■ JOUW OPDRACHTEN
1. Herschrijf in de aangeleverde tekst de alinea die begint met "Bij tussenuitspraak van 19 januari 2022" beknopter en behoud daarbij de belangrijkste feiten.
2. Vat de aangeleverde tekst samen in twee zinnen.

■ AANGELEVERDE TEKST
202003783/2/A3.
Datum uitspraak: 7 september 2022
AFDELING
BESTUURSRECHTSPRAAK
Uitspraak op het hoger beroep van:
[appellant], wonend te Eindhoven,
appellant,
tegen de uitspraak van de rechtbank Oost-Brabant van 22 mei 2020 in zaak nr. 19/361 in het geding tussen:
[appellant]
en
het college van burgemeester en wethouders van Eindhoven.
Procesverloop
Bij tussenuitspraak van 19 januari 2022, ECLI:NL:RVS:2022:175 (hierna: de tussenuitspraak), heeft de Afdeling het college opgedragen om binnen zes weken na verzending van de tussenuitspraak de daarin omschreven gebreken in het besluit van 18 december 2018, zoals gewijzigd bij besluit van 12 december 2019, te herstellen. Deze tussenuitspraak is aangehecht. Bij besluit van 4 maart 2022 heeft het college ter uitvoering van de tussenuitspraak besloten om alsnog de waardeverklaring van 3 mei 2017 openbaar te maken.
[appellant] is in de gelegenheid gesteld een zienswijze naar voren te brengen over de wijze waarop de gebreken zijn hersteld. Hij heeft daar geen gebruik van gemaakt.

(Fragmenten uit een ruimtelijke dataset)
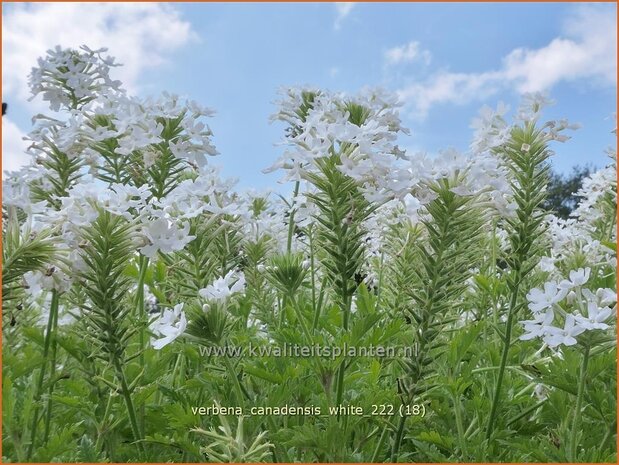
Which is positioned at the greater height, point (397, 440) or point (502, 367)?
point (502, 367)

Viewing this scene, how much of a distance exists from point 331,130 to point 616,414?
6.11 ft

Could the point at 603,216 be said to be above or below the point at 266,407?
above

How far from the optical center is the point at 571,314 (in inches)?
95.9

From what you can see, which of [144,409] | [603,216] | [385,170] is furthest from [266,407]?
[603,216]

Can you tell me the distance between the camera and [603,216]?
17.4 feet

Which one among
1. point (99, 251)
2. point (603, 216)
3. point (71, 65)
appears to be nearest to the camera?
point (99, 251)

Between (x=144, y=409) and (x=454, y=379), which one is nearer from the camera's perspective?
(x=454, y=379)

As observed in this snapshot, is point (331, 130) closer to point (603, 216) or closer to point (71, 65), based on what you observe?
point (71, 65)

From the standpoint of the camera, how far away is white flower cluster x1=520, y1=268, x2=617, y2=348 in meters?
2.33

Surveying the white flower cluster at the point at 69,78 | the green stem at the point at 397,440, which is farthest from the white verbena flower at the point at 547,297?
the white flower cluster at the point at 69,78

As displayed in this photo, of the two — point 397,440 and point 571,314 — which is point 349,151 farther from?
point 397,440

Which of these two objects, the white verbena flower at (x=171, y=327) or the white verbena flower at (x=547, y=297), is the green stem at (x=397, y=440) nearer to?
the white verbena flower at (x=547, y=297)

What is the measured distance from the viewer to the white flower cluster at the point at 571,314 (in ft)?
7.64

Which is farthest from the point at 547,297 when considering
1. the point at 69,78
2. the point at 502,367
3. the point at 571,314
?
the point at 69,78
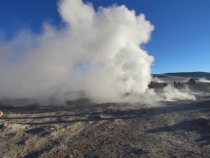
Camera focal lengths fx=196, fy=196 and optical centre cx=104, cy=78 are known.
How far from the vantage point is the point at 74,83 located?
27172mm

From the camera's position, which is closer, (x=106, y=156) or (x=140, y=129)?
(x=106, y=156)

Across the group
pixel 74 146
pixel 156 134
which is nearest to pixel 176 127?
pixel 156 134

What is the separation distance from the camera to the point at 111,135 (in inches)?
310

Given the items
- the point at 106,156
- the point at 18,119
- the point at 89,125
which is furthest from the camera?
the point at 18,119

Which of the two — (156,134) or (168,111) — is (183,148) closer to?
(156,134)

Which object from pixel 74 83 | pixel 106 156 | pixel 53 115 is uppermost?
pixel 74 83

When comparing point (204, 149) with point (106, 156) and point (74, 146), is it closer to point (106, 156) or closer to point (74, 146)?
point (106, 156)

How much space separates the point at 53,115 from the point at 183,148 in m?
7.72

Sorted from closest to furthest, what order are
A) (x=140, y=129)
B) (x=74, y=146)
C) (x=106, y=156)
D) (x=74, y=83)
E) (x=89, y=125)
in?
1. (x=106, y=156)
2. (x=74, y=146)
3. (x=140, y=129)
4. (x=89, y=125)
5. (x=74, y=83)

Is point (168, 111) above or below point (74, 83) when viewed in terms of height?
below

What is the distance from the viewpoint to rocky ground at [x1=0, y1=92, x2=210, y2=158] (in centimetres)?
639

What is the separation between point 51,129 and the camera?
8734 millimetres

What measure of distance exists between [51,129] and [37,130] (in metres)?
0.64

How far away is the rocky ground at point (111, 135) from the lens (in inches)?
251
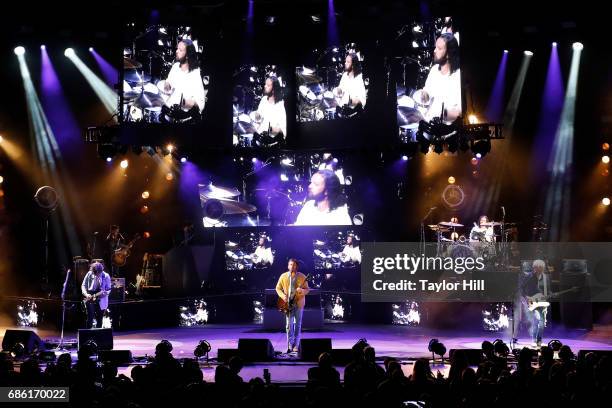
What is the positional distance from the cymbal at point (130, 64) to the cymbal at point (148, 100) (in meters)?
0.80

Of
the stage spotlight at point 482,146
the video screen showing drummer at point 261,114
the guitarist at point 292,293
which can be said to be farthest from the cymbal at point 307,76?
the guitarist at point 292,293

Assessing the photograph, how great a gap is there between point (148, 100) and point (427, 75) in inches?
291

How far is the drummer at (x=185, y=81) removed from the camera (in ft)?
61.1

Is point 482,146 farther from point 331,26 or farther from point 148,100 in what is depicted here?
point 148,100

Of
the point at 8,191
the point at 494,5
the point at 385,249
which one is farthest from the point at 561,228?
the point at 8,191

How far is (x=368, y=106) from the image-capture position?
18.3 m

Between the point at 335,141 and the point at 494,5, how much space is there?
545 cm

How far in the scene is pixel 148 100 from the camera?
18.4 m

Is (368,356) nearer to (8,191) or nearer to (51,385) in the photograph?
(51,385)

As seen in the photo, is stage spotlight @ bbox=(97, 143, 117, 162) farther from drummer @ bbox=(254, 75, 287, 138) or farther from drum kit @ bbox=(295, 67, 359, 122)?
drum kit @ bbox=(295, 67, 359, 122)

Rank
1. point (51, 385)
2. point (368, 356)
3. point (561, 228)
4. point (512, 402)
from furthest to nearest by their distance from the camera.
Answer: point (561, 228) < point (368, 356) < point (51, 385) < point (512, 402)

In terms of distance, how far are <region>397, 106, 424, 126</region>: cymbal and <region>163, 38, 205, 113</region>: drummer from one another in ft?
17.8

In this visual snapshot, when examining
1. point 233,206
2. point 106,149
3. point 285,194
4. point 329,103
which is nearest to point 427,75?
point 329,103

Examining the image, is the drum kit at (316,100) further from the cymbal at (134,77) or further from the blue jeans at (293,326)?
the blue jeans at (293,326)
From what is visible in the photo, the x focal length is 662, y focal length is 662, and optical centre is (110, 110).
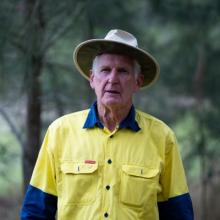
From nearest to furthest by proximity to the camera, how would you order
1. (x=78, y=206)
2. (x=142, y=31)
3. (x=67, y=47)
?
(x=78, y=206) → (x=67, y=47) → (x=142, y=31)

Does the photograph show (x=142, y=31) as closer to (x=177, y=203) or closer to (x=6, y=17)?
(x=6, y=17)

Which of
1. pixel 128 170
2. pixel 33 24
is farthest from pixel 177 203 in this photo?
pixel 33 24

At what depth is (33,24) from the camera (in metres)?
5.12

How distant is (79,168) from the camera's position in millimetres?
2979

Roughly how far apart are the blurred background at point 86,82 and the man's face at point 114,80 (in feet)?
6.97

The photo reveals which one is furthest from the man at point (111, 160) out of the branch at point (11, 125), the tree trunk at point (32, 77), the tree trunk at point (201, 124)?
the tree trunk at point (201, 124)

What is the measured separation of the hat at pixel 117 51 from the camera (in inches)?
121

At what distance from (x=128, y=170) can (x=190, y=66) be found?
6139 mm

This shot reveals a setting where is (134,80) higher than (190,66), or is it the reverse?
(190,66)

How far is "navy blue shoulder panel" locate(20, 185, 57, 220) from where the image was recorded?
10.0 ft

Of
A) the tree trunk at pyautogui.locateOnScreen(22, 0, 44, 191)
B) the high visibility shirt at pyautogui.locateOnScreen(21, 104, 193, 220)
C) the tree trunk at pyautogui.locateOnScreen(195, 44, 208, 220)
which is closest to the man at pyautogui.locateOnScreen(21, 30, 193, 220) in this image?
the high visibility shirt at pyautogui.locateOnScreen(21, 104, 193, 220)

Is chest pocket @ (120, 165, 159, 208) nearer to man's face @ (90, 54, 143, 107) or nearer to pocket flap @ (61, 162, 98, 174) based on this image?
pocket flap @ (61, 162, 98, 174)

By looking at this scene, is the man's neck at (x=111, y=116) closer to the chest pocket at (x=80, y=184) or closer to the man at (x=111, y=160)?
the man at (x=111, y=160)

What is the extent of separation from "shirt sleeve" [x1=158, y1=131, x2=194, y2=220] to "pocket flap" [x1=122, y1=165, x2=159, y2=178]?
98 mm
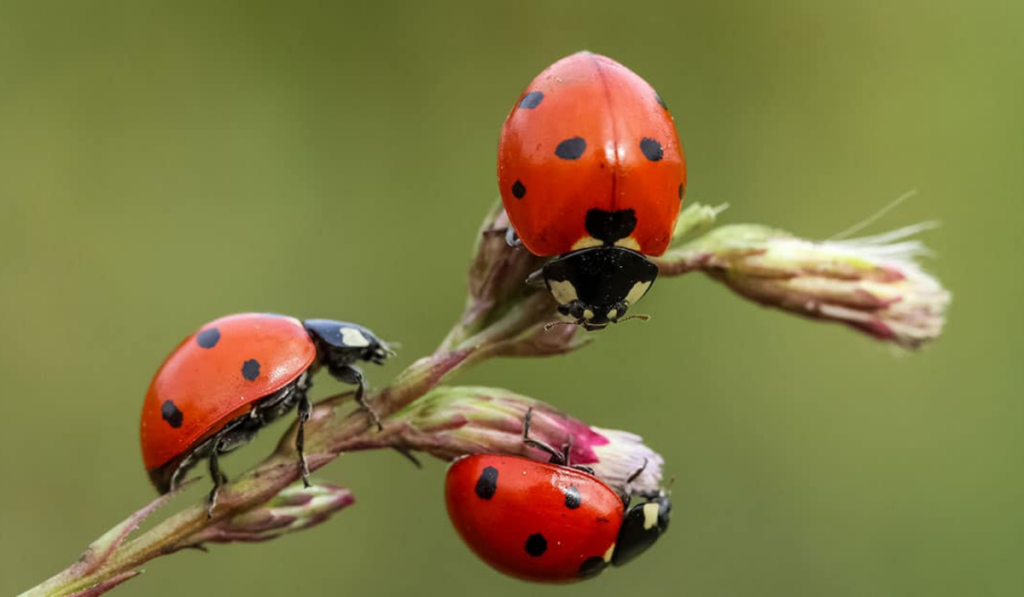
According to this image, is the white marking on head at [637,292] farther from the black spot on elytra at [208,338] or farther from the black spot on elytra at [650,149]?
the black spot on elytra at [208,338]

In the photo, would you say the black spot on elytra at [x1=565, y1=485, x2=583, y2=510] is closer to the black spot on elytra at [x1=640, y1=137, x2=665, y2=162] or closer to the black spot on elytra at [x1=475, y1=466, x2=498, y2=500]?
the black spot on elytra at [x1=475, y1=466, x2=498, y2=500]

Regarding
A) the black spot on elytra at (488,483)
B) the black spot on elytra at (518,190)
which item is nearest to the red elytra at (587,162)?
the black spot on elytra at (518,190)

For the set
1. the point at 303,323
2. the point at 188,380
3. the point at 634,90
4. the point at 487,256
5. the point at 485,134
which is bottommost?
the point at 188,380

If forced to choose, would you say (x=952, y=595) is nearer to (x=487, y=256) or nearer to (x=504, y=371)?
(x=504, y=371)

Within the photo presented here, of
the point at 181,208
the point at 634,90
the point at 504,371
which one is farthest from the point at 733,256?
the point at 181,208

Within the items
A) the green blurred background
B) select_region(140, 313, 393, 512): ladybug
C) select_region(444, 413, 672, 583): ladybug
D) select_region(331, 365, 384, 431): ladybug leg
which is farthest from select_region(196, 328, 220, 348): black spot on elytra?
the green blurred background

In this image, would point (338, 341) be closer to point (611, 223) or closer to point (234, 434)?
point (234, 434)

--

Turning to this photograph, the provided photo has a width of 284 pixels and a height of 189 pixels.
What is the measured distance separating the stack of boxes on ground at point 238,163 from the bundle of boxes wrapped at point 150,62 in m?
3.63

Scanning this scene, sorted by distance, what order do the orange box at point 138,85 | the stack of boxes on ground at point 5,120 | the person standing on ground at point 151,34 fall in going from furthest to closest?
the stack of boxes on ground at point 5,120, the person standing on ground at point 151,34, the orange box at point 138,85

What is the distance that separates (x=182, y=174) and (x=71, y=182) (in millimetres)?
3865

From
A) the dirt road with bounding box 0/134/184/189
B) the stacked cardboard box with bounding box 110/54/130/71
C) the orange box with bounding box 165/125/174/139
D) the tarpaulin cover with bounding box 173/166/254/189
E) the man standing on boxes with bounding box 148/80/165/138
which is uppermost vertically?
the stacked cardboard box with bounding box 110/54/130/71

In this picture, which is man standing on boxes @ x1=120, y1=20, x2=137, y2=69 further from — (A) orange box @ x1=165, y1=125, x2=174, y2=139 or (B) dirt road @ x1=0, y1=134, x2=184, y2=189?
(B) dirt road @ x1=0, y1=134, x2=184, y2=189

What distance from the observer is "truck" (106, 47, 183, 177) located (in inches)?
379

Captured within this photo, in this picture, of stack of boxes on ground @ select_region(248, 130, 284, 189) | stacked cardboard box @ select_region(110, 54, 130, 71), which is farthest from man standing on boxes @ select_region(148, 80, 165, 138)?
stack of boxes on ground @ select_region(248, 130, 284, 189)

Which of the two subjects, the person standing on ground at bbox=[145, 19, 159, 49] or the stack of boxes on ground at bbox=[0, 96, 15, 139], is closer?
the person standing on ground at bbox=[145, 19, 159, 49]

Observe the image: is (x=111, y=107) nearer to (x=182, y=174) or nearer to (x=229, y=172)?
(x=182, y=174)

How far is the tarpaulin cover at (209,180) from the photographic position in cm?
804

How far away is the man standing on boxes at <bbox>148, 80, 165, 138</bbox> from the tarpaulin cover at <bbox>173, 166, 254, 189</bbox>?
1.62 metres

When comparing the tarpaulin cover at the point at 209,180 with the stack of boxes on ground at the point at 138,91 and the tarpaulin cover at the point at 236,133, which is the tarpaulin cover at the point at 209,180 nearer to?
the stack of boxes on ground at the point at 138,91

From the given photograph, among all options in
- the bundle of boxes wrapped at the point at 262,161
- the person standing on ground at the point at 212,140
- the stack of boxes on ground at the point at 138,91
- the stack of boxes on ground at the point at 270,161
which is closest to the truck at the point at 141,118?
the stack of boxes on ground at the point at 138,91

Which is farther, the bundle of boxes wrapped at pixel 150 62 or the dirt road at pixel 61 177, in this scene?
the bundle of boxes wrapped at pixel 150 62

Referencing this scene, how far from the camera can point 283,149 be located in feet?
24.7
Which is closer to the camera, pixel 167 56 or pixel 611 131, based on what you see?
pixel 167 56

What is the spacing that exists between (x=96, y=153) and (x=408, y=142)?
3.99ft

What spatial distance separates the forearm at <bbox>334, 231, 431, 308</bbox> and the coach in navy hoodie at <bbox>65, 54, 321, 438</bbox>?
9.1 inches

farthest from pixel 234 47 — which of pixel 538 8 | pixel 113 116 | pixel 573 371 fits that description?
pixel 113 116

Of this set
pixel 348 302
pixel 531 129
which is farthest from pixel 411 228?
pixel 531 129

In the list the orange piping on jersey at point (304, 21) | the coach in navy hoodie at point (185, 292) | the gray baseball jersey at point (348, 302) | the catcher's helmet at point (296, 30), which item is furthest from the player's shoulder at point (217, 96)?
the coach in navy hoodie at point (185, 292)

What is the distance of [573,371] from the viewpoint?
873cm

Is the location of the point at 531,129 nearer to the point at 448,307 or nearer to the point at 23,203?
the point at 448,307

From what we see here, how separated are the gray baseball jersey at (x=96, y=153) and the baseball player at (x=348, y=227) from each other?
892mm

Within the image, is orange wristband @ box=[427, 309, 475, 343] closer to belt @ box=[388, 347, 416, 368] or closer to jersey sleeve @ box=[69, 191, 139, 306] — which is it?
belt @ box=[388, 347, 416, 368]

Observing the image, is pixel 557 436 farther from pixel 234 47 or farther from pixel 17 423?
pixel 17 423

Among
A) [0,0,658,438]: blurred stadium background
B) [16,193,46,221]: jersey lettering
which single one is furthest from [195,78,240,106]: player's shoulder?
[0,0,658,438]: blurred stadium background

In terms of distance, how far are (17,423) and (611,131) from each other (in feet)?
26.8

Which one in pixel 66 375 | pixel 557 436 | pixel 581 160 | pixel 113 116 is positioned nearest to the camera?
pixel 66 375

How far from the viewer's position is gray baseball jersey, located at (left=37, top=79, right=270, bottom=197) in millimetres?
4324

■ VERWACHTE ANTWOORDEN
1. Bij tussenuitspraak van 19 januari 2022 (ECLI:NL:RVS:2022:175) droeg de Afdeling het college op om binnen zes weken na verzending de gebreken te herstellen in het besluit van 18 december 2018, zoals gewijzigd op 12 december 2019. Ter uitvoering daarvan besloot het college op 4 maart 2022 de waardeverklaring van 3 mei 2017 alsnog openbaar te maken.

2. De uitspraak van 7 september 2022 gaat over het hoger beroep van [appellant], wonend te Eindhoven, tegen de uitspraak van de rechtbank Oost-Brabant van 22 mei 2020 in zijn geding met het college van burgemeester en wethouders van Eindhoven. Na een tussenuitspraak van de Afdeling besloot het college op 4 maart 2022 de waardeverklaring van 3 mei 2017 alsnog openbaar te maken, en [appellant] maakte geen gebruik van de gelegenheid om daarover een zienswijze te geven.